Tasks to complete ▸
a – In the patent text on an agricultural control system, what kinds of identifying features can the markers have?
b – Output the portion of the agricultural control-system patent from "3. The control" to "the work machine.", copying it word for word.
c – Pick up the agricultural control-system patent after its last sentence and continue writing it.

Supplied text ▸

+++

CONTROL SYSTEM FOR AN AGRICULTURAL WORK SYSTEM, WORK SYSTEM, USE

Abstract

A control system for an agricultural work system having at least one mobile work machine, which is developed to carry out a predefined work task in an autonomous manner, including an arrangement for the work machine for orientation purposes and/or for a collision avoidance. It is provided that the arrangement includes a multitude of markers which are able to be placed/are placed on objects in an operating range, and at least one device, which is able to be mounted/is mounted on the work machine and designed to detect the markers and to output an item of information to the work machine as a function of a detected marker.

Claims

1. A control system for an agricultural work system having at least one mobile work machine, which is designed to carry out a predefined work task in an autonomous manner, the control system comprising: an arrangement provided for the work machine for at least one of orientation purposes, and a collision avoidance, wherein the arrangement includes a multitude of markers, which are able to be placed on objects in an operating range of the work machine; and at least one device mountable on the work machine and designed to detect the markers and to output an item of information to the work machine as a function of detected ones of the markers.

2. The control system as recited in claim 1, wherein the markers are visual markers, the visual markers being reflectors.

3. The control system as recited in claim 1, wherein the device has at least one camera sensor for detecting the markers.

4. The control system as recited in claim 1, wherein the device has at least one emitter for illuminating the markers.

5. The control system as recited in claim 1, wherein the markers have identifying features.

6. The control system as recited in claim 5, wherein the identifying features are at least one of: (i) QR codes, (ii) RFID chips, or (iii) predefined lacquers.

7. The control system as recited in claim 1, further comprising: a control unit which is connected to the device in a manner that allows for the transmission of signals and is able to be connected to the work machine.

8. An agricultural work system, comprising: at least one work machine developed to carry out a predefined work task in an autonomous manner; a control system for the work machine, the control system including an arrangement provided for the work machine for at least one of orientation purposes, and a collision avoidance, wherein the arrangement includes a multitude of markers, which are able to be placed on objects in an operating range of the work machine, and at least one device mounted on the work machine and designed to detect the markers and to output an item of information to the work machine as a function of detected ones of the markers.

9. The work system as recited in claim 8, wherein the work system is a hops-cultivation system.

10. The work system as recited in claim 8, wherein the work machine is a motor vehicle on which at least one tool device is mounted, which is able to be, as a function of the information, at least one of moved and operated.

11. The work system as recited in claim 10, wherein the device for detecting the markers is situated in front of the tool device on the motor vehicle in a driving direction of the motor vehicle.

12. A hops-harvesting system, comprising: a plurality of work machines, each of the work machines developed to carry out a predefined work task in an autonomous manner; a control system for the work machines, the control system including an arrangement provided for the work machines for at least one of orientation purposes, and a collision avoidance, wherein the arrangement includes a multitude of markers, which are able to be placed on objects in an operating range of the work machines; wherein each respective one of the work machines includes at least one device mounted on the respective work machine and designed to detect the markers and to output an item of information to the respective work machine as a function of detected ones of the markers.

+++

Given information ▸
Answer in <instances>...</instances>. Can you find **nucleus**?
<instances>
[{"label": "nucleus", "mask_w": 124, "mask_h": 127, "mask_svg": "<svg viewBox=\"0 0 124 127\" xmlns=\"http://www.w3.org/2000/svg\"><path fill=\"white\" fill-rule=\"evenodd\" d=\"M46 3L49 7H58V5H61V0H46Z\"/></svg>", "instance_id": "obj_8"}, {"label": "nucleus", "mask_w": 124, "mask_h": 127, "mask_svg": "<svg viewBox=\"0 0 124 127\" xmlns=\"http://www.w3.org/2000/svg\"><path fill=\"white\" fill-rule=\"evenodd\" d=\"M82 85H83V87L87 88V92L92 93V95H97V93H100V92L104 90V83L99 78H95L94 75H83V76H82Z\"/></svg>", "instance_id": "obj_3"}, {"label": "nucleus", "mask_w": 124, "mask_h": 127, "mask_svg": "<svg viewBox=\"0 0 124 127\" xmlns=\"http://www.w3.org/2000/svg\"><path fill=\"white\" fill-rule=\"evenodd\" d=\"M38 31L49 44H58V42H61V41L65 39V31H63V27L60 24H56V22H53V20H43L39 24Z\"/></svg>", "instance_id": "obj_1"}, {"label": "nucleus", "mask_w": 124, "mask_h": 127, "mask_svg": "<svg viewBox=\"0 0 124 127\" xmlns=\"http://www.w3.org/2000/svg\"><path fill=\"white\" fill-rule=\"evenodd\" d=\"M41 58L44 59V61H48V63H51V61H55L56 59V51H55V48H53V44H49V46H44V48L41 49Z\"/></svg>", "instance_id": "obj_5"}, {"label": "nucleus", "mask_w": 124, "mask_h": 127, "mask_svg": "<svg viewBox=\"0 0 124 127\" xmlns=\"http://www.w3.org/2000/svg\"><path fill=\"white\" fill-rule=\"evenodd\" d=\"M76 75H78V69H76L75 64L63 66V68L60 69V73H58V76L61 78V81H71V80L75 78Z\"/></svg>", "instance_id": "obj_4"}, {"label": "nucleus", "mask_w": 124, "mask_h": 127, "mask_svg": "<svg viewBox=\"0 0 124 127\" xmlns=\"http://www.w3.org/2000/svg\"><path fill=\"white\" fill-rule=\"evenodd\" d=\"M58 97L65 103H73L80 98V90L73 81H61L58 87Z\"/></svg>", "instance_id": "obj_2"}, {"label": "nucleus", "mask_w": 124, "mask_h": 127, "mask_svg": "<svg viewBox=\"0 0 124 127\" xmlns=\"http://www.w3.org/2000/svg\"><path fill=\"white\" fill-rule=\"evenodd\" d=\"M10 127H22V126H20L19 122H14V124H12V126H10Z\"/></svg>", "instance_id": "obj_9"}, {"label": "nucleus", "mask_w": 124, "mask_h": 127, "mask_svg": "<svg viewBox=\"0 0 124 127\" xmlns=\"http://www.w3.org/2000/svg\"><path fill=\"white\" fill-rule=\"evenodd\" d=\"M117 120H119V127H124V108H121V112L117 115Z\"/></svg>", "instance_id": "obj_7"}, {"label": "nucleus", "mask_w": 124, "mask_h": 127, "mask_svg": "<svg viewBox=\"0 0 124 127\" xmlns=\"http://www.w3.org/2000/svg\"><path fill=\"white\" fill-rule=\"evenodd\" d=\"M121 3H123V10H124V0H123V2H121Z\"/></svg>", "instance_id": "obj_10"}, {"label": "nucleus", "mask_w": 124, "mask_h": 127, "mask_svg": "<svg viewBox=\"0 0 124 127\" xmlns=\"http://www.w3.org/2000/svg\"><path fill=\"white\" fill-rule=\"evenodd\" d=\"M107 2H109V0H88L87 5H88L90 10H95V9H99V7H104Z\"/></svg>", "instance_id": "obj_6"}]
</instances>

+++

Outputs by task ▸
a – QR codes, RFID chips, or predefined lacquers.

b –
3. The control system as recited in claim 1, wherein the device has at least one camera sensor for detecting the markers.

4. The control system as recited in claim 1, wherein the device has at least one emitter for illuminating the markers.

5. The control system as recited in claim 1, wherein the markers have identifying features.

6. The control system as recited in claim 5, wherein the identifying features are at least one of: (i) QR codes, (ii) RFID chips, or (iii) predefined lacquers.

7. The control system as recited in claim 1, further comprising: a control unit which is connected to the device in a manner that allows for the transmission of signals and is able to be connected to the work machine.

c –
Description

BRIEF DESCRIPTION OF THE DRAWINGS

[0018] FIG. 1 shows a control system for an agricultural work system according to a first exemplary embodiment.

[0019] FIG. 2 shows a control system according to a second exemplary embodiment.

DETAILED DESCRIPTION OF EXAMPLE EMBODIMENTS

[0020] FIG. 1 shows a control system 1 for a work system 2, in particular an agricultural work system, control system 1 having a mobile work machine 3, which is designed to carry out a predefined work task in an autonomous manner. In this context, agricultural work system means that work machine 3 is able to carry out work tasks relating to plants, in particular relating to agriculture or to an agricultural cultivation.

[0021] Control system 1 includes an arrangement 4 that is provided for work machine 3 for orientation purposes and/or for a collision avoidance. Arrangement 4 includes a multitude of markers 5, 6 for this purpose, which are placed on different objects 7, 8 in an operating range 9 of work machine 3 in this instance. The first markers 5 are disposed on first objects 7 and the other markers 6 are disposed on second objects 8.

[0022] In addition, control system 1 has two devices 10, which may be mounted or are mounted on work machine 3, are designed to detect markers 5, 6, and to output an item of information or an electrical signal to work machine 3 as a function of at least one detected marker 5, 6.

[0023] In this case, markers 5, 6 are developed as visual markers 5, 6. Visual markers 5, 6 are thus optical markers and therefore particularly easy to detect. For example, markers 5, 6 may be developed as readable codes, in particular QR codes, as RFID chips, or as predefined lacquers.

[0024] In the present case, markers 5, 6 have different identifying features in each case, i.e. a first marker 5 has a first identifying feature and second marker 6 has a second identifying feature. The first identifying feature, for example, is a first readable code, in particular a first QR code, or a first RFID code; the second identifying feature is a second readable code, in particular a second QR code, or a second RFID code. This ensures that each one of the first and second objects 7, 8 is able to be individually marked and detected and, in particular, can therefore be distinguished from another marker. Work machine 3 thus preferably has the capability of executing a work task that is predefined or predefinable, especially with regard to detected object 7, 8, as a function of the detected identifying feature or the respective detected marker 5, 6.

[0025] In order to detect markers 5, 6, which are developed as visual markers 5, 6 in this instance and have a readable code, device 10 includes at least one camera sensor 11. Camera sensor 11 is preferably developed as a CCD or a CMOS sensor. Device 10 has at least one emitter 12 in order to ensure a particularly reliable illumination and thus a particularly advantageous detectability of markers 5, 6. Emitter 12 is preferably developed as a light-emitting diode, which is designed especially to emit light in the infrared, visible and/or ultraviolet spectral range.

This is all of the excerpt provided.